La «Mama» noire de Gone with the Wind, célèbre nounou au caractère bien trempé de Scarlett O'Hara, est désormais l'héroïne d'un roman, Le voyage de Ruth, publié avec l'accord des héritiers de Margaret Mitchell.

Le livre signé Donald McCaig, qui paraît en France le 6 novembre chez Michel Lafon, n'est pas une suite du célébrissime Prix Pulitzer mais un préquel, une oeuvre dont l'histoire précède celle racontée ailleurs.

«C'est une enquête, et la reconstitution de la vie d'un personnage de premier plan qui n'a peut-être pas été apprécié à sa juste valeur», affirme à l'AFP le romancier américain âgé de 74 ans, auteur d'un livre remarqué sur la Guerre de Sécession.

Dans le livre de Margaret Mitchell, comme dans le film-culte dont on célèbre cette année le 75e anniversaire, «on ne sait même pas comment elle s'appelle», dit l'écrivain en évoquant la nourrice très ronde, chaleureuse et souvent renfrognée.

Margaret Mitchell avait d'ailleurs été accusée de racisme. «À l'époque, il était sans doute impossible pour un écrivain blanc de considérer les Noirs aussi importants que les Blancs», souligne M. McCaig.

«Mama» est donc devenue Ruth, en référence au personnage biblique symbole de foi et de fidélité.

À partir d'une mention des origines françaises de la mère de Scarlett, Ruth's Journey, le titre original du roman qui vient de paraître aux États-Unis (Atria Books), imagine l'enfance à Saint-Domingue - ancienne colonie française devenue Haïti- de la future nounou, orpheline recueillie par un couple français.
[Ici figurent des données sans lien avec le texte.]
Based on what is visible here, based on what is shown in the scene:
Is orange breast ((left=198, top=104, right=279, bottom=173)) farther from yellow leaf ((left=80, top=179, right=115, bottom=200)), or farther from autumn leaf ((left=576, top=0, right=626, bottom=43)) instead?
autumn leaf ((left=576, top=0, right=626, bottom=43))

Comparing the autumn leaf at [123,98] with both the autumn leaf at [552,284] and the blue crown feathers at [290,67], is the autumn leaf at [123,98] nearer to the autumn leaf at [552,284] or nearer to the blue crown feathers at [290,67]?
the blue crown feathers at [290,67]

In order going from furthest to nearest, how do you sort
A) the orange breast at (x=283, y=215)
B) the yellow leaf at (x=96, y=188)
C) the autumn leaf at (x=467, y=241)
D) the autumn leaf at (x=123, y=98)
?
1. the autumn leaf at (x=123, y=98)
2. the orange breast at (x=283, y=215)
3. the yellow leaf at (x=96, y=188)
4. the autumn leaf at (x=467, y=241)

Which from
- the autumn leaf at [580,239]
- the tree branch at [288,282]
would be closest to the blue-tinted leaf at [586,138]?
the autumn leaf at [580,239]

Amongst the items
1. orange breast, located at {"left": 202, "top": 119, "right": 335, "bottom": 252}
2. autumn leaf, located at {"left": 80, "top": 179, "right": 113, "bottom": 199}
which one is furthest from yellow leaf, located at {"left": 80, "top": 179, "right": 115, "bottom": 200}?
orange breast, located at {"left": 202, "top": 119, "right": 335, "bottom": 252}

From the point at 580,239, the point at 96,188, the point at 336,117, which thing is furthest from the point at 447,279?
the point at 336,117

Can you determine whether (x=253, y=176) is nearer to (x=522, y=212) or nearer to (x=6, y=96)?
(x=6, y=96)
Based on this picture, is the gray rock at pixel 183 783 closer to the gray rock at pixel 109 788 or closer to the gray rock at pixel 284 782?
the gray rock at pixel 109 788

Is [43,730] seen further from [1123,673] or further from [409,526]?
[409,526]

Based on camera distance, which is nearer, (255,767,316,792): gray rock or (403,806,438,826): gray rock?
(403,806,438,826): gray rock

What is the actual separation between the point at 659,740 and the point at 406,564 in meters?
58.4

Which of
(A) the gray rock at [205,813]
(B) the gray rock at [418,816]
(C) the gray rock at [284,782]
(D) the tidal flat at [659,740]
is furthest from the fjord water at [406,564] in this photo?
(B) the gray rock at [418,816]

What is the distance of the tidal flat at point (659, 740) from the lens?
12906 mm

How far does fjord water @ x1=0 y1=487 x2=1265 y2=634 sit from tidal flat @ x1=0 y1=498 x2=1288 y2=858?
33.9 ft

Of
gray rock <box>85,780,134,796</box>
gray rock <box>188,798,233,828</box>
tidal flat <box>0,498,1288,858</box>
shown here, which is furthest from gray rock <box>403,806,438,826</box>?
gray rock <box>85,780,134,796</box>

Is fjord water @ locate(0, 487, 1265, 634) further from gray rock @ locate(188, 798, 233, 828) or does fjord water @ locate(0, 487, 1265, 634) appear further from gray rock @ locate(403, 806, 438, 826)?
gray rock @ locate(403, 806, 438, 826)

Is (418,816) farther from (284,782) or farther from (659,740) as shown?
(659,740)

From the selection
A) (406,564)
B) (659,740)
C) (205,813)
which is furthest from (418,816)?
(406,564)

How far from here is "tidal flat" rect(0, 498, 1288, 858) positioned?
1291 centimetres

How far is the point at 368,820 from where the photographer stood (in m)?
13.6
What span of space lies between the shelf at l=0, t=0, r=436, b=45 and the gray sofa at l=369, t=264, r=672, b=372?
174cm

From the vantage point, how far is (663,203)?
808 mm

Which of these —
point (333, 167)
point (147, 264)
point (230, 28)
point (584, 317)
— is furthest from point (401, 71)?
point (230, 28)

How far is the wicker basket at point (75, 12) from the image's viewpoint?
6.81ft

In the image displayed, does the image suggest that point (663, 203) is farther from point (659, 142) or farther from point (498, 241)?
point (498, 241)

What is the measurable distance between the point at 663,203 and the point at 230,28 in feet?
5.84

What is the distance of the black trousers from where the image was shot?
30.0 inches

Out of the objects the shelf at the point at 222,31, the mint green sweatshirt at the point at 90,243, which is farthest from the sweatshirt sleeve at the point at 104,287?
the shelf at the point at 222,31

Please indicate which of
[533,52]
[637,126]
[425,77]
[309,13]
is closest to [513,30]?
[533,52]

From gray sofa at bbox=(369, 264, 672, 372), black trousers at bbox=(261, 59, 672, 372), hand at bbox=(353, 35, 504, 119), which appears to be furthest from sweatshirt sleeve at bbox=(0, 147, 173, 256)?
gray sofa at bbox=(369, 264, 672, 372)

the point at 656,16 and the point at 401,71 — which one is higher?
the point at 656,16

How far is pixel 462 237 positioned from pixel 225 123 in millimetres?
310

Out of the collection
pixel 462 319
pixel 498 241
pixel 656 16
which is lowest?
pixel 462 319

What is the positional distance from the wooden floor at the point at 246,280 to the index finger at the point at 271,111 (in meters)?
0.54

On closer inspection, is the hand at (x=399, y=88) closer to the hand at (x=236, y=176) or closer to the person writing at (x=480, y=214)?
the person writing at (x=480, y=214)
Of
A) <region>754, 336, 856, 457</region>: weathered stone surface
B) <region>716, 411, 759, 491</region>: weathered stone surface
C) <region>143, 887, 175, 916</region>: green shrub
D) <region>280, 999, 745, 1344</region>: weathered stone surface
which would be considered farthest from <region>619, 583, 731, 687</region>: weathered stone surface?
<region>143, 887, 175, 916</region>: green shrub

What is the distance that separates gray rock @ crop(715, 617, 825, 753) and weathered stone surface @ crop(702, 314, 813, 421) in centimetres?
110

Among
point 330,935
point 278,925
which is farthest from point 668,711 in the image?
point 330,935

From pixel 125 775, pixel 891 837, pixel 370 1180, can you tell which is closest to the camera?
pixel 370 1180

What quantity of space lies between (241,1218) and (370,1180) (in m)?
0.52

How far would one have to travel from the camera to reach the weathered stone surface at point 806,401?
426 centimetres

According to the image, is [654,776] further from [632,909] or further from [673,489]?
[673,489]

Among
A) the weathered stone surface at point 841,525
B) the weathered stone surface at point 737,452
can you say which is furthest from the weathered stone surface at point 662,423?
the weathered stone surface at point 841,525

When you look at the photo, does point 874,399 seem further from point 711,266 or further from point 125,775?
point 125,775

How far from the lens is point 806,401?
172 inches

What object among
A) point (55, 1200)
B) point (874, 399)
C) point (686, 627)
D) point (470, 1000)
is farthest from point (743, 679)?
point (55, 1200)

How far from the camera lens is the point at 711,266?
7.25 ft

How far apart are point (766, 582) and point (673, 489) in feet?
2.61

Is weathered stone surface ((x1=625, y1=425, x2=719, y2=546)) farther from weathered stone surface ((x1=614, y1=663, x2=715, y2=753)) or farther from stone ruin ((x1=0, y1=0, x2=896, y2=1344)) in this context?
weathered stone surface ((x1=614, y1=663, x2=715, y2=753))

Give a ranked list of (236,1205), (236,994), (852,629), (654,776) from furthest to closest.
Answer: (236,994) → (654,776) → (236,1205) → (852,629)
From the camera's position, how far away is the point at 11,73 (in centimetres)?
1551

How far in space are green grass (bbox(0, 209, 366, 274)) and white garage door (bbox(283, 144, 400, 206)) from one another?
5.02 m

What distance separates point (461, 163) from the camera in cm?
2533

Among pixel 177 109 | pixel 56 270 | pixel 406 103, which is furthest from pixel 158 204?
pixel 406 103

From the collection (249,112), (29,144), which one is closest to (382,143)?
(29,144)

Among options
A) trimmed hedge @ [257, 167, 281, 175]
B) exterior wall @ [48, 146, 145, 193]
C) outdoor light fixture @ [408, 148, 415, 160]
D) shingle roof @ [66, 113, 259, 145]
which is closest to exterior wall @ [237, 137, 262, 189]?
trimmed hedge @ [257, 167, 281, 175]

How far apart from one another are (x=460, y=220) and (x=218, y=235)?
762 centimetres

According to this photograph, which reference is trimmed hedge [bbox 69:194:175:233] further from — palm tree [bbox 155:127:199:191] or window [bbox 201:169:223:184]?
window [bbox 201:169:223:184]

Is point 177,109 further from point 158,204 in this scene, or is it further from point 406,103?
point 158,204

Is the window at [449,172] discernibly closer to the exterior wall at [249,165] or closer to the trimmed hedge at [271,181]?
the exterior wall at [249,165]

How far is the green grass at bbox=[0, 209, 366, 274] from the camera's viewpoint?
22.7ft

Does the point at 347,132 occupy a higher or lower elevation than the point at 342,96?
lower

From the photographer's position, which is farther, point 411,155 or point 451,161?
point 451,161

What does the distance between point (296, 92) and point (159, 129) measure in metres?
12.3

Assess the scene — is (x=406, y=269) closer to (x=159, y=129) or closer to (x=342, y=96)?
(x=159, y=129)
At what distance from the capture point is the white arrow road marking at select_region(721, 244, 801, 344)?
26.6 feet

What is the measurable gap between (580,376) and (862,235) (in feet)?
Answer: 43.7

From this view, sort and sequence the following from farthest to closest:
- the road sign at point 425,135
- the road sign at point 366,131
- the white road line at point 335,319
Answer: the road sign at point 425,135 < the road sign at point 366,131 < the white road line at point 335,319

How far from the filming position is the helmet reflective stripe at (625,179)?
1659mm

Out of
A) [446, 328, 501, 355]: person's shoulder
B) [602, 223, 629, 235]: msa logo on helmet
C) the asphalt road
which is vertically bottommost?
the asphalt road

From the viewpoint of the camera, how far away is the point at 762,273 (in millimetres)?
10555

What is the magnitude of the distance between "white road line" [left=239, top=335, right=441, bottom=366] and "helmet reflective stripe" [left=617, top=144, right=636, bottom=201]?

À la suite des soulèvements indépendantistes, le couple s'exile aux États-Unis, à Savannah, où la Française, veuve et remariée, donnera naissance à Ellen Robillard, future Mme O'Hara et mère de Scarlett.

«Mama» vivra sa propre vie avant de revenir s'occuper de l'enfant.

«La moitié de l'histoire»

«Il y a eu des dizaines de milliers de +mamas+ noires dans le Sud américain», indique l'écrivain, «et elles étaient nombreuses à élever les enfants des riches Blancs».

«Pour moi, l'absence dans Gone with the Wind de la voix de «Mama», de son histoire, de sa personnalité, c'est comme si on ne racontait que la moitié de l'histoire», estime-t-il.

«Ruth est un personnage de tragédie qui ne perd jamais espoir», dit-il, «elle a du caractère, est très digne mais n'est pas une rebelle».

Le livre, dont la troisième partie est écrite du point de vue de la nounou, se termine une semaine après le barbecue qui ouvre le roman de Margaret Mitchell.

L'écrivain a déjà écrit, à la demande des héritiers, Le clan Rhett Butler, paru en 2007.

Ce roman était l'un des deux seuls autorisés - avec Scarlett signé Alexandra Ripley en 1991 - dérivés de la célèbre fresque publiée en 1936 qui raconte les amours tourmentées de Scarlett O'Hara et Rhett Butler dans la tourmente de la Guerre de Sécession.

Le plus grand défi face à un livre légendaire «c'est d'être à la fois respectueux de l'original et en même temps d'avoir quelque chose de plus à ajouter», note l'écrivain qui affirme avoir bénéficié d'une «liberté considérable» de la part des héritiers.

Le livre est dédicacé à Hattie McDaniel, première Noire à avoir remporté un Oscar, justement pour ce rôle de «Mama» qui lui avait valu le prix du meilleur second rôle.